Mijn eigen waarnemingen rond de generaties in de kerk  
Home > Thema's > Inculturatie > Kerk zijn > Ambten > Mijn eigen waarnemingen rond de generaties in d...
Mirjam Wolthuis
23/6/08

Mijn eigen waarnemingen rond de generaties in de kerk

De peiling door de dagvoorzitter aan het begin van de bijeenkomst op 10 november 2007 over Kerk & Ambt in de Dominicuskerk te Amsterdam heeft me nog lang bezig gehouden: wat betekende het dat er op deze groep van 500 kerkgangers minder dan 10 mensen onder de leeftijd van 50 jaar aanwezig waren? Het was ter plekke reden voor enige vrolijke hilariteit. Maar wát als de dagvoorzitter toen radicaal had geconcludeerd dat het ambtsprobleem dat deze 50-plussers met de R.-K. Kerk hebben, klaarblijkelijk niet het probleem is waar de jongere generaties mee zitten? Voor zover de veertig-minners al in de kerk zitten, en voor zover zij een probleem zouden hebben met de kerkstructuren?

Bij wijze van inleiding en opwarmer wil ik u mijn eigen waarnemingen voorhouden rond deze jongere generaties en die van anderen over de positie van de kerken vandaag de dag.

Een priester vertelde me onlangs dat zijn orthodoxe missen het beste liepen: gewoon alles volgens de voorschriften, in vol ornaat en met alle heilige gebaren en formules.

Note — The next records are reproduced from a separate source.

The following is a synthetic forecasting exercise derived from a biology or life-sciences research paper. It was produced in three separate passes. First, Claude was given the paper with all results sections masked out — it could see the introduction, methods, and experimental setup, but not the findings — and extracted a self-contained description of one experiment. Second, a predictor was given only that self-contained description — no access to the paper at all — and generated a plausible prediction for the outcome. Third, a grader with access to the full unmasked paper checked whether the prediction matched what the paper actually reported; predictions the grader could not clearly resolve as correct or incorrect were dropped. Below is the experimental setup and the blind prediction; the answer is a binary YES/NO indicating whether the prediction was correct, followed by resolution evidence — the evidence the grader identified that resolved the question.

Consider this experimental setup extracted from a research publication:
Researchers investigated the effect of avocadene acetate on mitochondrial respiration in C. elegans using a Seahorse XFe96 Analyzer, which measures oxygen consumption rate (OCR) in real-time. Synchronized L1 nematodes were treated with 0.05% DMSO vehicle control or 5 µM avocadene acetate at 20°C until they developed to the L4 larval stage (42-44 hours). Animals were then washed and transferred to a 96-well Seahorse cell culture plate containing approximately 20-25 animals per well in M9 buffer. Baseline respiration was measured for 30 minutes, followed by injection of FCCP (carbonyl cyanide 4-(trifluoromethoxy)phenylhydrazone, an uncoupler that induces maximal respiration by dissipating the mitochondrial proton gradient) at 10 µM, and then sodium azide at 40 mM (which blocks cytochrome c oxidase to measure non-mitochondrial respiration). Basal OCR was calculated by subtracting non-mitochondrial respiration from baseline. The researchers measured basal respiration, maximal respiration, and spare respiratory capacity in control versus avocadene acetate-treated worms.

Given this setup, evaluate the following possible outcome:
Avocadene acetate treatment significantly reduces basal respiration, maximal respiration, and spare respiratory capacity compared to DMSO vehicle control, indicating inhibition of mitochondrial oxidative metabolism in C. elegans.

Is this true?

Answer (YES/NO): YES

Een vriendin uit de franciscaanse beweging vertelde hoe onbekommerd jongere mensen zich in de katholieke gebruiken begeven, kennelijk niet belast door enige frustratie of krenking uit het verleden en, naar het blijkt, evenmin belast met idealen over hoe de kerk zou moeten zijn. Alleen maar met behoefte aan religieus onderdak. Ze voegen zich in in wat er is en merken wel of dat hun ding is of niet.

In mijn eigen kerk, de Dominicus hier, voelen we ons soms geroepen weer eens uit te leggen waarom we vieren zoals we doen, wat onze onderliggende theologische inzichten zijn en waar we vandaan komen. Maar die verhalen waar een contrast tussen ‘vroeger’ en ‘nu’ in zit, zeggen de jongere generaties steeds  minder. In de Dominicus zijn de veertig-minners relatief niet slecht vertegenwoordigd, maar het is niet de groep die de kerk draagt. Misschien moet ik zeggen ‘nog niet’, daarvoor moet er wellicht eerst iets worden losgelaten door de oudere generatie die deze kerkvorm heeft herwonnen op een traditie van macht en dogma’s.

Het is dus ook niet de groep die naar de bijeenkomsten rond Kerk & Ambt kwam. Het zijn mensen, zowel de eenlingen als de jonge families, die hun bijdragen voor het geheel door drukte en prioriteiten elders beperken tot bijdragen ten behoeve van hun eigen groep (de uitzonderingen daargelaten), die de liturgie van harte meevieren maar de ontmoeting met elkaar in deze context zo mogelijk nog belangrijker vinden. Participatie aan de gemeenteopbouw gebeurt niet zozeer op basis van lange termijn commitment (in bestuur of ander overleg), maar voor ad hoc klussen of overzienbare uitvoerende taken zijn de veertig-minners wel te vinden.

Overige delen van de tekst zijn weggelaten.